The Supreme Court must be fair, independent, and a counterpoint to the other branches of government, which often are heavily swayed by their political bases and the politics of the moment. For this reason, Lambda Legal has called on President Bush to nominate individuals who will stand up for the rights and freedoms of all Americans, rather than pursue the narrow political agenda of the radical right. Regardless of who the president nominates, the Senate must fulfill its sworn duty under the U.S. Constitution to conduct a thorough, independent review of each nominee, and not just act as a political rubber stamp for the Administration’s selections.
Many of the president’s federal judicial nominees to date have not had an explicit track record on LGBT or HIV issues, and the same may be true of the individuals he advances to fill Supreme Court vacancies. Fortunately, by looking at a nominee’s rulings on issues like reproductive rights and the Americans With Disabilities Act, we usually can get a sense of how that person views the broader concepts of liberty, privacy, and equality—principles that inform most LGBT and HIV rights cases. Evaluating Supreme Court nominees on these issues means we won’t be silenced by stealth candidates whose future positions on our equality may be all too predictable and could set us back decades. So, here are issues on which you can judge the Supreme Court nominees.
Privacy and Individual Liberty
Good nominee: interprets the U.S. Constitution as a living document and recognizes that private, consensual intimacy is safeguarded from government intrusion by the constitutional protection of "life, liberty, and property." For example, the Supreme Court’s decision in Lawrence v. Texas protected private, consensual same-sex intimacy and said it couldn’t be made a crime.

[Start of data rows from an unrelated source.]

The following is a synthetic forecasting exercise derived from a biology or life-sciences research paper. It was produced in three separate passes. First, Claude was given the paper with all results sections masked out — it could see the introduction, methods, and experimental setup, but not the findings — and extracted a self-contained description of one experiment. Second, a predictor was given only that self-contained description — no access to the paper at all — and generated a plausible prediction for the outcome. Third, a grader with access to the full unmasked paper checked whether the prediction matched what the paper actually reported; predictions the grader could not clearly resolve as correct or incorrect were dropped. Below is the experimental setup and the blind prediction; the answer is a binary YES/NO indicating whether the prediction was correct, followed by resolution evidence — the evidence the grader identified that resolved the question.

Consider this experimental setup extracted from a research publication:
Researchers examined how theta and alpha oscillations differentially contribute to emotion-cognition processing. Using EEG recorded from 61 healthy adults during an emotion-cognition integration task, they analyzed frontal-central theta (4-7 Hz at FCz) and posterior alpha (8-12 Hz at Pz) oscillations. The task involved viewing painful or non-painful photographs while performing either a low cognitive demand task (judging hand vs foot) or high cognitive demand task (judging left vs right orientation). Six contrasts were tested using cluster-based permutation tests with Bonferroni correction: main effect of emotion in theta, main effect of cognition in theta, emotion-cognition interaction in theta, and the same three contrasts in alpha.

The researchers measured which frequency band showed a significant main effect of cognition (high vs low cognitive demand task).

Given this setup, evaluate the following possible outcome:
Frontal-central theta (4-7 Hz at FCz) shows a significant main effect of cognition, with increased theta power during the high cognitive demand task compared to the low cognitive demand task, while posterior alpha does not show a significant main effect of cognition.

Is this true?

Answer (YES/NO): NO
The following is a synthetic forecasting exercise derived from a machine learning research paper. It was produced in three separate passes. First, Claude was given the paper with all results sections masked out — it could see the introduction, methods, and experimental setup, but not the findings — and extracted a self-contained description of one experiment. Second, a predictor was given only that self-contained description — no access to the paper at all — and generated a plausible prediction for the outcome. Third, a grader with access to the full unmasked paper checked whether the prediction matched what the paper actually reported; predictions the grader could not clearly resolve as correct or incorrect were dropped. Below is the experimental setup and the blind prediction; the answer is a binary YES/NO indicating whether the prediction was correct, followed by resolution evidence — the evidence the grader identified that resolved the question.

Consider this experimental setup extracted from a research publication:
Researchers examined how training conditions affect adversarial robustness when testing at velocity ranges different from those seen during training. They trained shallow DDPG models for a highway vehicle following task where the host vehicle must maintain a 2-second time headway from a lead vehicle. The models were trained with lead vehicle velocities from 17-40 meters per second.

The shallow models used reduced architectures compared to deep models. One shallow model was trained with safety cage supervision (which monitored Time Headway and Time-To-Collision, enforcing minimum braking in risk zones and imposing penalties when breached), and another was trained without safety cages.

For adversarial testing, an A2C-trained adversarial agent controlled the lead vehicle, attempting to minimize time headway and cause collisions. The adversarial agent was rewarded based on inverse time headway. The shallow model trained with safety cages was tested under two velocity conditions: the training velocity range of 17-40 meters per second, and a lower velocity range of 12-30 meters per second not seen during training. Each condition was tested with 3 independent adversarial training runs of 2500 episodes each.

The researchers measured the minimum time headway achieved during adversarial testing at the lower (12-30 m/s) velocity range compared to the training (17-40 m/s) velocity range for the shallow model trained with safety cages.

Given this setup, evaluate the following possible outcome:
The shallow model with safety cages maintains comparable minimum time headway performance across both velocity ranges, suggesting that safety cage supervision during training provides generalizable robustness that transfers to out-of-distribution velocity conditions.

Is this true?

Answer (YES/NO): NO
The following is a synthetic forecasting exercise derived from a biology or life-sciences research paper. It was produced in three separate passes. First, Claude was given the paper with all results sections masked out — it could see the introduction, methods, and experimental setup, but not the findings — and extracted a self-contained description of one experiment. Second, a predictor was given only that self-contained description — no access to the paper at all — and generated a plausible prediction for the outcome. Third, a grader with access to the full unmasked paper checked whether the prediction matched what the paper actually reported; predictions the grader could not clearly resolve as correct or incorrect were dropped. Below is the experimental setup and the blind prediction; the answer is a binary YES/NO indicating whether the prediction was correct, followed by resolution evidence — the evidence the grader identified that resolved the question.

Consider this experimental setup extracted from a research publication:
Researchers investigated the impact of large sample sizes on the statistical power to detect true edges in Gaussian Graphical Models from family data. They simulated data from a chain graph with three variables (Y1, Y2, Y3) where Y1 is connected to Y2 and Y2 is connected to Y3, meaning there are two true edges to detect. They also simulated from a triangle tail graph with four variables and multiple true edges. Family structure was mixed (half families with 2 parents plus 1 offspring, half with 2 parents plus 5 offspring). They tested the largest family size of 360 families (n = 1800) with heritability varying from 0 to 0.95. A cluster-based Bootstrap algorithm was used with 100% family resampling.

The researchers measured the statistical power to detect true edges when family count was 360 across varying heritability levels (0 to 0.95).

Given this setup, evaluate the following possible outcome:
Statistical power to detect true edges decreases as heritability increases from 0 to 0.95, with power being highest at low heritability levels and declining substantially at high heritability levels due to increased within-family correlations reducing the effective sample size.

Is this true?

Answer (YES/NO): NO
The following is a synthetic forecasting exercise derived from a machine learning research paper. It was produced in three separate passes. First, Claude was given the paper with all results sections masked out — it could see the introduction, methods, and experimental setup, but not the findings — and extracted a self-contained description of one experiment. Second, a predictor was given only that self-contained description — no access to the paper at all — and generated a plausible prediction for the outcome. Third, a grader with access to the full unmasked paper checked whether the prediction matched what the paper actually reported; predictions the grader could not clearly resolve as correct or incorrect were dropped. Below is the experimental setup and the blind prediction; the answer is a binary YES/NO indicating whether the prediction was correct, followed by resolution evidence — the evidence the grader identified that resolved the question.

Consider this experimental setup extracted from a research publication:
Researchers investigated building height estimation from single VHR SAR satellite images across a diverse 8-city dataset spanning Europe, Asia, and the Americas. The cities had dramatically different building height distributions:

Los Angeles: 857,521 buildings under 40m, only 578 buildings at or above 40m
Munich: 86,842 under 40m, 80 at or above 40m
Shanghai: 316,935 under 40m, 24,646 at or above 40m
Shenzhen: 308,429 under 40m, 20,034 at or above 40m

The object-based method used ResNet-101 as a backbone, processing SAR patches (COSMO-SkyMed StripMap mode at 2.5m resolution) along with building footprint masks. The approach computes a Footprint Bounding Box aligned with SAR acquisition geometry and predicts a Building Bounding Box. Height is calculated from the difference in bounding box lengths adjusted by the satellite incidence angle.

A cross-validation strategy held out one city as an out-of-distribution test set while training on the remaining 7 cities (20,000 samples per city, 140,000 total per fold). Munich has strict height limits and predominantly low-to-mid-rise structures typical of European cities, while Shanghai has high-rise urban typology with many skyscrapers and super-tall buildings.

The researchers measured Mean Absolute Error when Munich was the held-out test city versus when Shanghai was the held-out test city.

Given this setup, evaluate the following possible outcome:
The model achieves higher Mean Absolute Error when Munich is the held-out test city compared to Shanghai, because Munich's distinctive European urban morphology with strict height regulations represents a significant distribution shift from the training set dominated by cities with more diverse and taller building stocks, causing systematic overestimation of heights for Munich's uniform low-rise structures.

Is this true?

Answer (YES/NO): NO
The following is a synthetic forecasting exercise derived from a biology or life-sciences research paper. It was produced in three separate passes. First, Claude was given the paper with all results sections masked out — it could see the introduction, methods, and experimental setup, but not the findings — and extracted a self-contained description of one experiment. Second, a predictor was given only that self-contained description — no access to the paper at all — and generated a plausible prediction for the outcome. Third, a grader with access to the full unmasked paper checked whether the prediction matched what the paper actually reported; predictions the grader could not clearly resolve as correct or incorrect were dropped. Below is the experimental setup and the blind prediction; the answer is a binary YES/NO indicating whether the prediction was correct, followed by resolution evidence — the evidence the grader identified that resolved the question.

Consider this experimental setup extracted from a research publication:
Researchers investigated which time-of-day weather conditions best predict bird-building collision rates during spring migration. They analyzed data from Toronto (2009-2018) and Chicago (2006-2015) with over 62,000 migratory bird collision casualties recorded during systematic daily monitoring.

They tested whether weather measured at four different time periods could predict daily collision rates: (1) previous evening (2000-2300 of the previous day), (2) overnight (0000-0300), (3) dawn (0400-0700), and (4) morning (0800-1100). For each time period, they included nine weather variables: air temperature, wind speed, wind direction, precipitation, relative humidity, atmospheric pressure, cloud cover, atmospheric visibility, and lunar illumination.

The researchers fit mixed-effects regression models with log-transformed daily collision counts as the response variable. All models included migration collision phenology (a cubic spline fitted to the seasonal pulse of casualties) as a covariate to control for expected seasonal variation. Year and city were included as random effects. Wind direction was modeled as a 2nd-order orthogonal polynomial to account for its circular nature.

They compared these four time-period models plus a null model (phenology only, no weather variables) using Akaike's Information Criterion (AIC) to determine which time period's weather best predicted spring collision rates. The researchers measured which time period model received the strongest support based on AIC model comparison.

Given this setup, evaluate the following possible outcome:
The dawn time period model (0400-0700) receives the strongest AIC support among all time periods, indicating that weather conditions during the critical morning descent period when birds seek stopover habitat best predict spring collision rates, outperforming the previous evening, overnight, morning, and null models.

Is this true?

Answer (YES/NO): YES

Bad nominee: interprets the federal Constitution narrowly to protect only what the Constitution explicitly says and what the founding fathers supposedly would have protected. For example, the Supreme Court’s homophobic decision in Bowers v. Hardwick (overruled by Lawrence) held that same-sex intimacy could be made a crime because the country historically had sodomy laws.
Good nominee: recognizes that a woman’s right to choose is protected by the Constitution’s protection of “life, liberty, and property.” This constitutional principle is also important for LGBT people because the right to sexual intimacy is protected by this very same right to liberty. For example, when the Supreme Court struck down all remaining sodomy laws in the Lawrence case it relied on reproductive freedom cases like Roe v. Wade as supporting legal precedent.
Bad nominee: interprets the federal Constitution narrowly to protect only what the Constitution explicitly says and what the founding fathers supposedly would have protected. For example, conservative justice Antonin Scalia stated in one reproductive freedom case that a woman doesn’t have the right to choose an abortion because “the Constitution says absolutely nothing about it.”